My question is around the constant O(1) lookup time for a dictionary.
So I have a dictionary of key/value pairs. And I have a list of items I am iterating through. For each item, I want to check whether it is in the dictionary, and if it is not in there, I want to add it, otherwise I will simply pass. Is this constant or linear time?
Because I am iterating over the whole dictionary, however I know that lookup in a dictionary is O(1)?- this has confused me so much!
My real question is, is the overall time complexity O(N^2)? Because for each item in the list, I am checking the entire dictionary to see if it is there, and I am adding each item to it if it is not there.

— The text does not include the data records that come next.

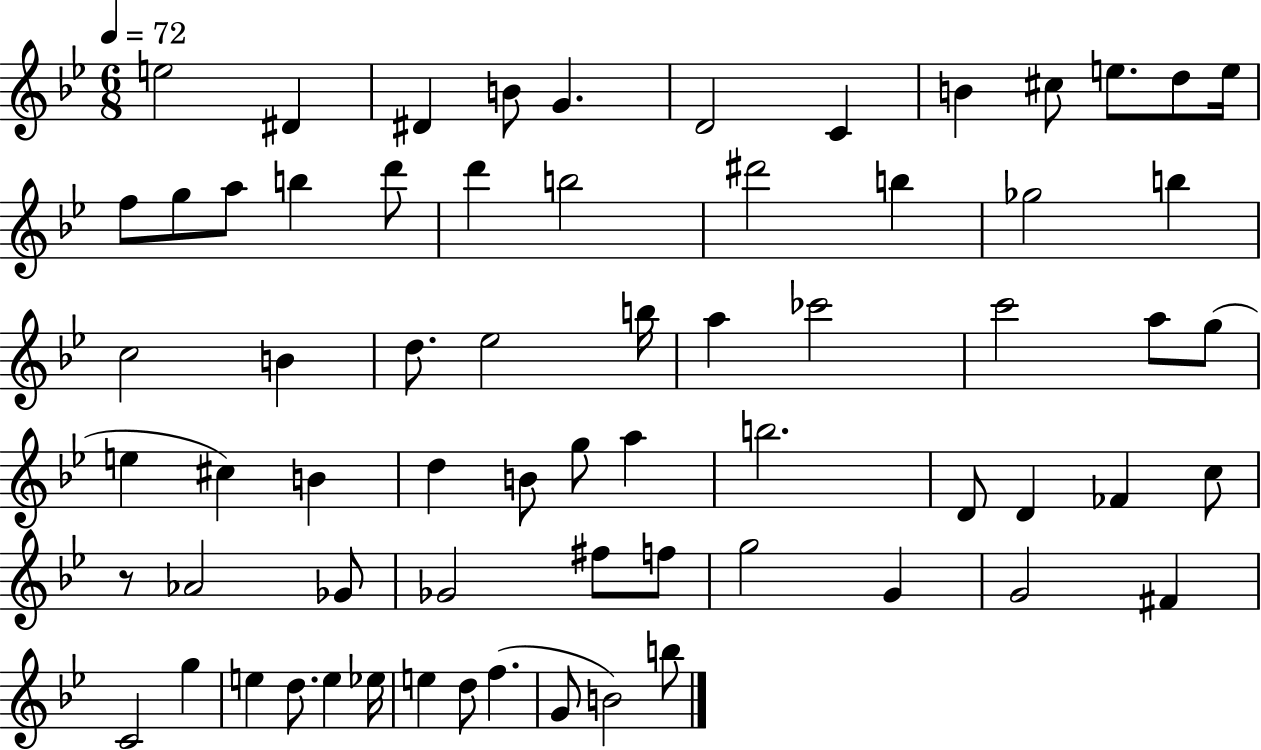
{
  \clef treble
  \numericTimeSignature
  \time 6/8
  \key bes \major
  \tempo 4 = 72
  e''2 dis'4 | dis'4 b'8 g'4. | d'2 c'4 | b'4 cis''8 e''8. d''8 e''16 | \break f''8 g''8 a''8 b''4 d'''8 | d'''4 b''2 | dis'''2 b''4 | ges''2 b''4 | \break c''2 b'4 | d''8. ees''2 b''16 | a''4 ces'''2 | c'''2 a''8 g''8( | \break e''4 cis''4) b'4 | d''4 b'8 g''8 a''4 | b''2. | d'8 d'4 fes'4 c''8 | \break r8 aes'2 ges'8 | ges'2 fis''8 f''8 | g''2 g'4 | g'2 fis'4 | \break c'2 g''4 | e''4 d''8. e''4 ees''16 | e''4 d''8 f''4.( | g'8 b'2) b''8 | \break \bar "|."
}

The overall complexity is O(n). You are performing n lookups each of which takes O(1) time, for a combined time complexity of O(n×1) = O(n).
For each item, I want to check whether it is in the dictionary, and if it is not in there, I want to add it…

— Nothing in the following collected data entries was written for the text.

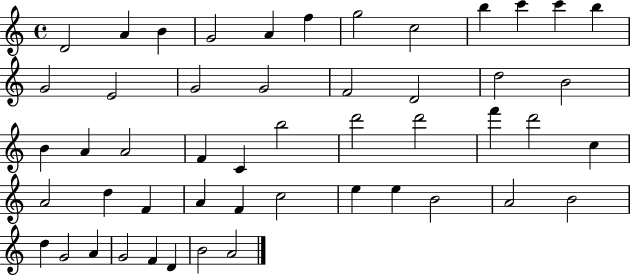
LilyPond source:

{
  \clef treble
  \time 4/4
  \defaultTimeSignature
  \key c \major
  d'2 a'4 b'4 | g'2 a'4 f''4 | g''2 c''2 | b''4 c'''4 c'''4 b''4 | \break g'2 e'2 | g'2 g'2 | f'2 d'2 | d''2 b'2 | \break b'4 a'4 a'2 | f'4 c'4 b''2 | d'''2 d'''2 | f'''4 d'''2 c''4 | \break a'2 d''4 f'4 | a'4 f'4 c''2 | e''4 e''4 b'2 | a'2 b'2 | \break d''4 g'2 a'4 | g'2 f'4 d'4 | b'2 a'2 | \bar "|."
}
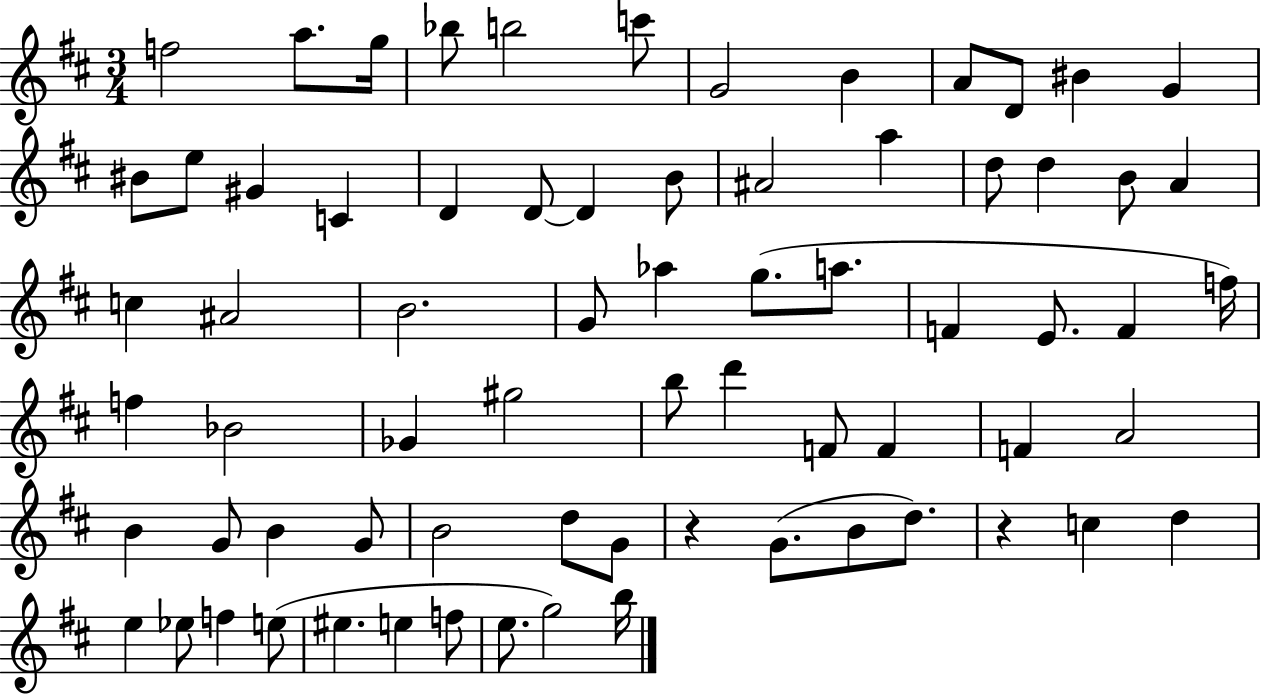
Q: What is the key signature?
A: D major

Side note, checking and adding in separate steps is a common code smell. It’s usually better to simply attempt an insertion. The insertion will fail if the key already exists, no need to check first. This is more efficient as it does one lookup instead of two&mdash—after all, insertion has to do the exact same lookup as a key check to figure out where to insert. Checking first merely duplicates work.
In the worst case, it’s not just an efficiency improvement but also one of correctness. If the dictionary is accessed by multiple threads a check-then-insert access pattern can result in a time-of-check to time-of-use (TOCTOU) error. Namely, you might check if the key exists; it doesn’t, so you attempt to insert it; but meanwhile another thread has snuck in and inserted the same key while you weren’t looking, and you overwrite the other thread’s entry.
Another common TOCTOU error is checking if a file exists and creating it if it doesn’t. See Common Weakness Enumeration 367 – TOCTOU Race Condition for more details and examples.